Melbourne industrial designer Campbell Boyer grew up on a farm in south west Victoria. After spending his high school years drawing, building and fixing things on his parents’ farm, it was a natural progression to go on to study Industrial Design.
Having now launched his own furniture brand ‘Object Utility’, Campbell’s aesthetic is driven by a rigorous approach to functionality and the user experience. His instinct when designing is to ‘reduce’ rather than to embellish. Producing furniture and products in small batches using simple panel materials allows him to balance functionality and aesthetics, whilst also keeping his prices accessible.
‘It’s definitely not anti-style, but my aesthetic comes naturally from reducing something to its simplest and most practical form’ the designer explains. This minimalist approach is influenced by Japanese, Scandinavian and pragmatic mechanical design (he’s a big fan of Japanese brand MUJI!).
With its simple, sleek aesthetic, Campbell’s debut furniture range is endlessly versatile. ‘It suits a lot of spaces – the pieces almost disappear once people start to live their lives around them’ Campbell says. That said, the range does feel particularly well suited to apartment living – nothing takes up too much space or demands too much attention. ‘They celebrate utility by doing their job without fuss’.

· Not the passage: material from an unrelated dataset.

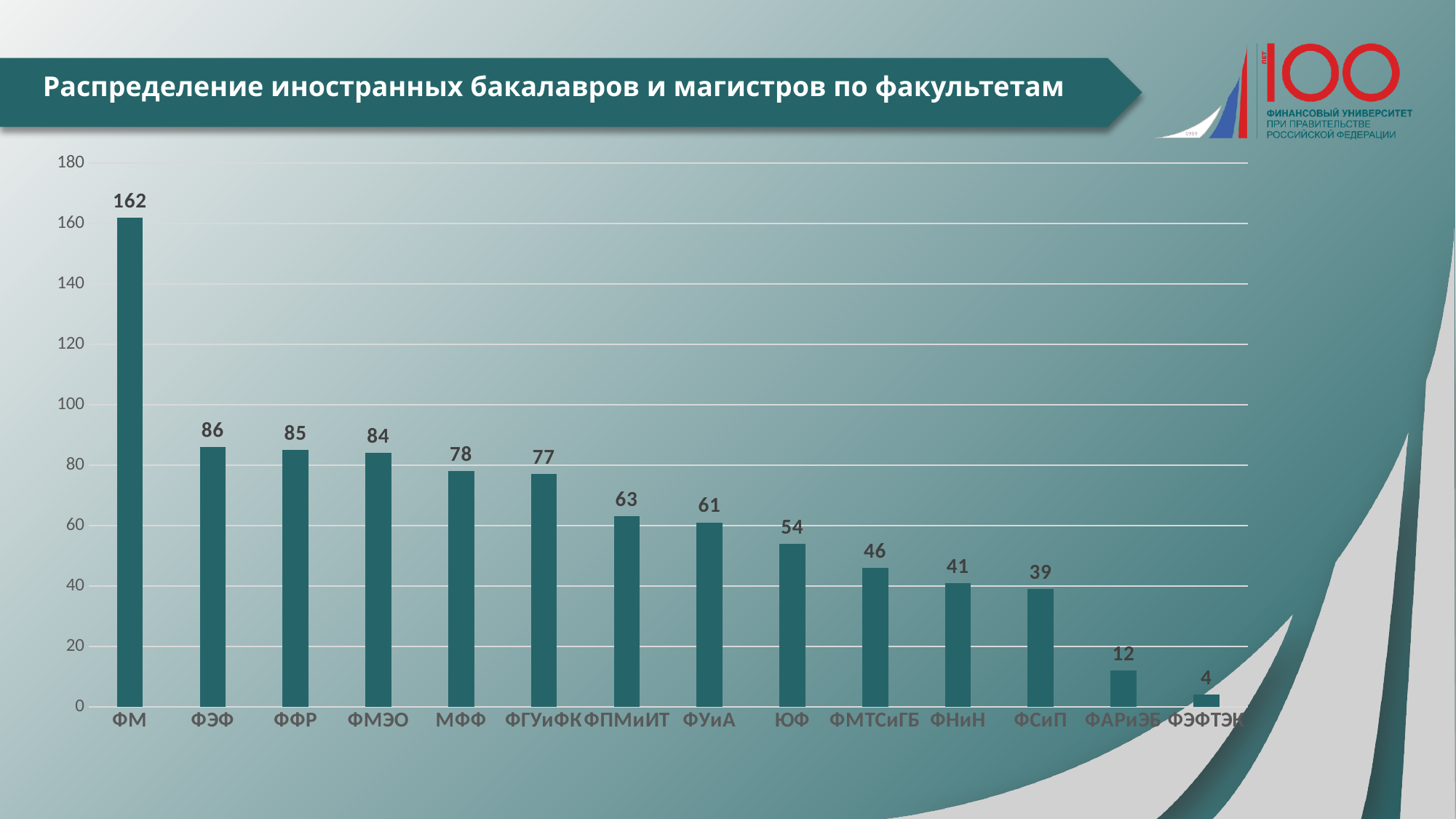
What is the value for ФАРиЭБ? 12 What is the value for ФМТСиГБ? 46 What kind of chart is shown on the slide? bar chart What is the difference between the values for ФМ and ФЭФ? 76 How many faculties are shown on the chart? 14 Which faculty has the highest value? ФМ Is the value for ФУиА greater or less than 80? less What is the title of the chart? Распределение иностранных бакалавров и магистров по факультетам What is the lowest value shown on the chart? 4 Which is larger, the value for ЮФ or the value for ФНиН? ЮФ What is the value for ФПМиИТ? 63 What is the value for ФМ? 162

When considering the future of his fledgling business, Campbell is ambitious yet pragmatic. ‘I’d like Object Utility to grow and evolve without compromising its principles – functionality, reduction, environmental and social responsibility’ he says. ‘Moving the workshop to Melbourne would mean more efficient production (though I’d miss being on the farm…) and having a small showroom down the track will be great’.
Object Utility furniture and accessories are available online – everything in the range comes flat-packed. Selected pieces are also available through Workshopped in Sydney, and Luke furniture in Prahran, Melbourne.